Measurement and Analysis of
Private Key Sharing in the HTTPS Ecosystem

Frank Cangialosi§, Taejoong Chung*, David Choffnes*,
Dave Levin, Bruce M. Maggs, Alan Mislove*, Christo Wilson*

§MIT CSAIL, *Northeastern University, University of Maryland, Duke University and Akamai Technologies

Paper Overview

Abstract

The semantics of online authentication in the web are rather straightforward: if Alice has a certificate binding Bob’s name to a public key, and if a remote entity can prove knowledge of Bob’s private key, then (barring key compromise) that remote entity must be Bob. However, in reality, many websites—and the majority of the most popular ones—are hosted at least in part by third parties such as Content Delivery Networks (CDNs) or web hosting providers. Put simply: administrators of websites who deal with (extremely) sensitive user data are giving their private keys to third parties. Importantly, this sharing of keys is undetectable by most users, and widely unknown even among researchers.

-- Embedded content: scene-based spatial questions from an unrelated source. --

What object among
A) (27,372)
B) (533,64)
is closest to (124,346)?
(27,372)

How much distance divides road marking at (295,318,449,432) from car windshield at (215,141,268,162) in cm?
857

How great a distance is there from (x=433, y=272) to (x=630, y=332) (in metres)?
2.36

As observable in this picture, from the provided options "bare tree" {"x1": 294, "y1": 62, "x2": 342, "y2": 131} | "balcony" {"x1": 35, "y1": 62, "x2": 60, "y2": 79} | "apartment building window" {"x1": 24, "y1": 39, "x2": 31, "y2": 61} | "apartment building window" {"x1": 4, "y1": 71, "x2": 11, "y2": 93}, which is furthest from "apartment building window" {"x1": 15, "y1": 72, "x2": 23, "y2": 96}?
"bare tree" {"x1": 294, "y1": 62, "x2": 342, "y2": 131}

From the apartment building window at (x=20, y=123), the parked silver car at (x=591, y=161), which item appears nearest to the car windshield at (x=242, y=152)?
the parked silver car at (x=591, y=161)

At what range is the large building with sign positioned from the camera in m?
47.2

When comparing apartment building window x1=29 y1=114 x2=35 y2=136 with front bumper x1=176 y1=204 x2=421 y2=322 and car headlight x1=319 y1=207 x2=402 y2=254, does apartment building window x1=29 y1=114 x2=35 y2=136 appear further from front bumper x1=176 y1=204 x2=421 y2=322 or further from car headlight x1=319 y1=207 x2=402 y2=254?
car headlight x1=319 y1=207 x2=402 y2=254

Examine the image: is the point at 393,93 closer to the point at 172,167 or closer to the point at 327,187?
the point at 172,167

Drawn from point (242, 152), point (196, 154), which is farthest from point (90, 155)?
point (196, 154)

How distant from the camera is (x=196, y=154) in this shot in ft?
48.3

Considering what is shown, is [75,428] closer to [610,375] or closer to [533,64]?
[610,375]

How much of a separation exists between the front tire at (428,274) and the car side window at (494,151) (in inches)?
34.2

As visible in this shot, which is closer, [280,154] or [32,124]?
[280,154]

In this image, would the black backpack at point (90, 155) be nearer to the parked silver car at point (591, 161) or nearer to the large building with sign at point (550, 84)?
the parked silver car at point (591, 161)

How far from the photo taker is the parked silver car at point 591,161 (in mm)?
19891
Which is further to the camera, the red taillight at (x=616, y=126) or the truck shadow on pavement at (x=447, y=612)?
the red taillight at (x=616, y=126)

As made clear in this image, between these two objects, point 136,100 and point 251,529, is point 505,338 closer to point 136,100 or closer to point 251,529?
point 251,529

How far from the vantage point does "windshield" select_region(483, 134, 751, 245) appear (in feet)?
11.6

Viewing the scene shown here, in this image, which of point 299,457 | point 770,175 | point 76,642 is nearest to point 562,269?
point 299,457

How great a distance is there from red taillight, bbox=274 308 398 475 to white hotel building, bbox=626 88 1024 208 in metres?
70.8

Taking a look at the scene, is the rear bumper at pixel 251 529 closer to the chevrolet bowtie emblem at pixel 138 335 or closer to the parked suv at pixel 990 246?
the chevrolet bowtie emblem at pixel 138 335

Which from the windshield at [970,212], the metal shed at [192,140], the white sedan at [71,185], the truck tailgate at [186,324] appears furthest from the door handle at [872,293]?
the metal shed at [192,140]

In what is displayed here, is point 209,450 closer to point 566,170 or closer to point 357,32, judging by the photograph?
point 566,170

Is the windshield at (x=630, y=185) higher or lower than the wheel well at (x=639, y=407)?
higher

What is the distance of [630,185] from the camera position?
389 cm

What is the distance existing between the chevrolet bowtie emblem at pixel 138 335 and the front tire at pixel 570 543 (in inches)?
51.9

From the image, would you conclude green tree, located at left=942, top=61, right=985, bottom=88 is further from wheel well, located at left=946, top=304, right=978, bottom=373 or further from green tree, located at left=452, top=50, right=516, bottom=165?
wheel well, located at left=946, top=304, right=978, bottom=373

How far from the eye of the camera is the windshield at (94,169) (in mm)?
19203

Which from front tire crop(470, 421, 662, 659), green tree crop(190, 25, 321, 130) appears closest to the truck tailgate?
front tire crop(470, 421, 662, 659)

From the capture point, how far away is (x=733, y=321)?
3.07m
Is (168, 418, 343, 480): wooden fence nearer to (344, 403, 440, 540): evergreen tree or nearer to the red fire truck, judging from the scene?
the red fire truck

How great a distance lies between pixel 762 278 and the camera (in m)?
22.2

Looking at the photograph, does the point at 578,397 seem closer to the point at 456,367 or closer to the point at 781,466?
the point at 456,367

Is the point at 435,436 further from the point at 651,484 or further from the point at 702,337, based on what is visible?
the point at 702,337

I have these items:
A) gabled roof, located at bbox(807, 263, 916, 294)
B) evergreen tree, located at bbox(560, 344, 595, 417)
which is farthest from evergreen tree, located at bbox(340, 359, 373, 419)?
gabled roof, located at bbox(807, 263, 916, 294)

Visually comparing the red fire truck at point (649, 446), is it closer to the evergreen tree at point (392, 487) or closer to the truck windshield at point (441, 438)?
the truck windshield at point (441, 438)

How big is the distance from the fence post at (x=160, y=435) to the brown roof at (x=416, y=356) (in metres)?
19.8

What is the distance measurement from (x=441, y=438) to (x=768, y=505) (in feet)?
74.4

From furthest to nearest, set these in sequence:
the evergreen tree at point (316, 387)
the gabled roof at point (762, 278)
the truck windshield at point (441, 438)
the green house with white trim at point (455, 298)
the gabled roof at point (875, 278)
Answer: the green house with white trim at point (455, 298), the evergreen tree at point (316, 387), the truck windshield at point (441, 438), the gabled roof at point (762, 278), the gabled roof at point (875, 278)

In this paper, we perform a large-scale measurement study of key sharing in today’s web. We analyze the prevalence with which websites trust third-party hosting providers with their secret keys, as well as the impact that this trust has on responsible key management practices, such as revocation. Our results reveal that key sharing is extremely common, with a small handful of hosting providers having keys from the majority of the most popular websites. We also find that hosting providers often manage their customers’ keys, and that they tend to react more slowly yet more thoroughly to compromised or potentially compromised keys.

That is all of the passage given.